Case Studies, Data Observability

How Skyscanner Enabled Data & AI Governance with Monte Carlo

skyscanner case study

Sydney Nielsen

Sydney is Monte Carlo's customer marketing manager. When she's not obsessing over customer happiness, she's playing with her cat, Frieda, sewing, or chasing after her daughter.

For over 20 years, Skyscanner has been helping travelers plan and book trips with confidence— including airfare, hotels, and car rentals. 

As digital natives, the organization is no stranger to staggering volume. Over the years, Skyscanner has grown organically to include a vast network of high-volume data producers and consumers, including:

  • Serving over 110 million monthly users 
  • Partnering with hundreds of travel providers
  • Operating in 30+ languages and 180 countries 
  • An fulfilling over 5,000 search requests per second

All told, their apps produce 30 billion streaming events each day. And for years, this enormous amount of data was managed in an enormously complex system. 

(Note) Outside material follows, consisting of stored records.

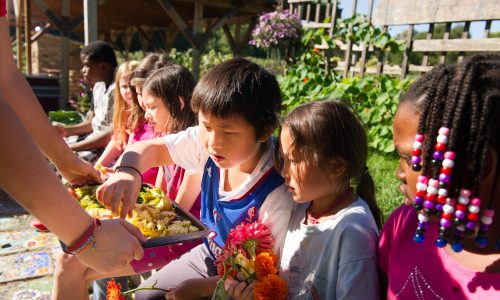 A group of young gardeners share a snack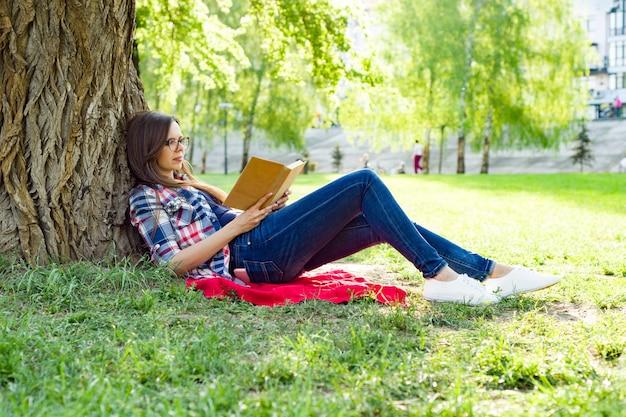 Mooie vrouw die met glazen boek leest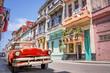 Leinwandbild Motiv Vintage classic red american car in a colorful street of Havana, Cuba.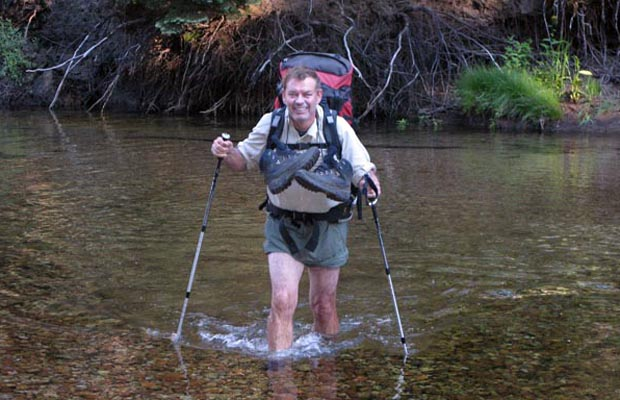 Jim K. wading Stubblefield Creek in the early morning after breaking camp.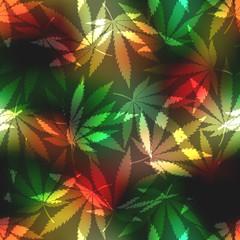 Cannabis leafs on blur rastafarian background.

But since 2020, Skyscanner’s data leaders have been on a journey to simplify and modernize their data stack — building trust in data and establishing an organization-wide approach to data and AI governance along the way. 

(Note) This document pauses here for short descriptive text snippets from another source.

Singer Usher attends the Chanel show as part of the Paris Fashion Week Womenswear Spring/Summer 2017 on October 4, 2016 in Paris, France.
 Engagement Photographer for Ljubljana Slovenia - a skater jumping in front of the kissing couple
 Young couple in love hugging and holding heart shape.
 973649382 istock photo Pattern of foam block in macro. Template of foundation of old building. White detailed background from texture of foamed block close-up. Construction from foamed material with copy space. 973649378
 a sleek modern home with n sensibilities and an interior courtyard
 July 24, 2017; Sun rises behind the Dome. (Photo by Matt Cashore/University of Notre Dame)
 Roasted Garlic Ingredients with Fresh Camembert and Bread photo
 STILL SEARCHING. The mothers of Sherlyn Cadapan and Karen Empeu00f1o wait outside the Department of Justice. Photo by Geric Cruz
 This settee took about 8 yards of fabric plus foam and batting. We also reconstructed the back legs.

We were excited to sit down with Skyscanner’s Principal Software Engineer JM Laplante and Director of Engineering Michael Ewins — fresh off his inspiring presentation at Big Data London — to learn how their teams are harnessing data lineage and observability to enable data governance at scale. 

The challenge: more data led to more complexity

At the start of the decade, Skyscanner was facing a maze of data complexity. Disparate, disconnected systems made it difficult to join data effectively and get quick answers to questions—and a mix of institutional knowledge and guesswork was required to root cause and resolve problems in their pipelines. 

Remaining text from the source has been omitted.